# WHAT TO WORK ON
Please reproduce the items below, substituting "viewer" for every "camera" and changing nothing else.

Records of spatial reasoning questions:

■ ■ ■

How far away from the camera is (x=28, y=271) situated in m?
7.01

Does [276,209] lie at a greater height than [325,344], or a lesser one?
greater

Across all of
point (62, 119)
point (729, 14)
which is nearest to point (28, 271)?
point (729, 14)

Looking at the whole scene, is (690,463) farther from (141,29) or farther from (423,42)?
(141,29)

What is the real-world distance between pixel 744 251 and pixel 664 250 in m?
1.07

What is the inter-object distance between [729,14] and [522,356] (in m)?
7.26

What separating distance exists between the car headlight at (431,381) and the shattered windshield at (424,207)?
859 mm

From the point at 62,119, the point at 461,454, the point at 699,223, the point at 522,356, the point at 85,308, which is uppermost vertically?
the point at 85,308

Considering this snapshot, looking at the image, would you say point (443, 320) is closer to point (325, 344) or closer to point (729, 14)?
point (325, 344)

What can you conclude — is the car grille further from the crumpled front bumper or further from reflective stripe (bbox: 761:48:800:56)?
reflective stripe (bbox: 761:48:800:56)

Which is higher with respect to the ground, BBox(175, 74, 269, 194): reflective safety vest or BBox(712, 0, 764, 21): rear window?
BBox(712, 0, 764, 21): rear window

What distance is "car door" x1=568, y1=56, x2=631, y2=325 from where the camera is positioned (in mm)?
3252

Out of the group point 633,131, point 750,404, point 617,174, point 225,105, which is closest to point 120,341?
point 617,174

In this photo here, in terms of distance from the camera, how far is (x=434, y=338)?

■ ■ ■

# ANSWER TO THE TASK
How far away from the viewer is (x=28, y=271) situated in m?
7.01

Does [276,209] lie at a greater height than [325,344], or a lesser one?
greater

Across all of
point (62, 119)
point (729, 14)
which is nearest to point (28, 271)?
point (729, 14)

Looking at the whole scene, is (690,463) farther from (141,29) or farther from (423,42)?
(141,29)

What is the real-world distance between pixel 744 251 and pixel 664 250 in m?
1.07

What is the inter-object distance between [729,14] and [522,356] (in m)?
7.26

What separating distance exists between the car headlight at (431,381) and the shattered windshield at (424,207)?
859 mm

From the point at 62,119, the point at 461,454, the point at 699,223, the point at 522,356, the point at 85,308, which is uppermost vertically?
the point at 85,308

Considering this snapshot, looking at the image, would you say point (443, 320) is closer to point (325, 344) or closer to point (729, 14)?
point (325, 344)

What can you conclude — is the car grille further from the crumpled front bumper or further from reflective stripe (bbox: 761:48:800:56)?
reflective stripe (bbox: 761:48:800:56)

Which is higher with respect to the ground, BBox(175, 74, 269, 194): reflective safety vest or BBox(712, 0, 764, 21): rear window?
BBox(712, 0, 764, 21): rear window

What distance is "car door" x1=568, y1=56, x2=631, y2=325 from where the viewer is positioned (in mm)?
3252

Out of the group point 633,131, point 750,404, point 617,174, point 225,105, which is closest to point 120,341?
point 617,174

In this photo here, in terms of distance from the viewer, how far is (x=434, y=338)?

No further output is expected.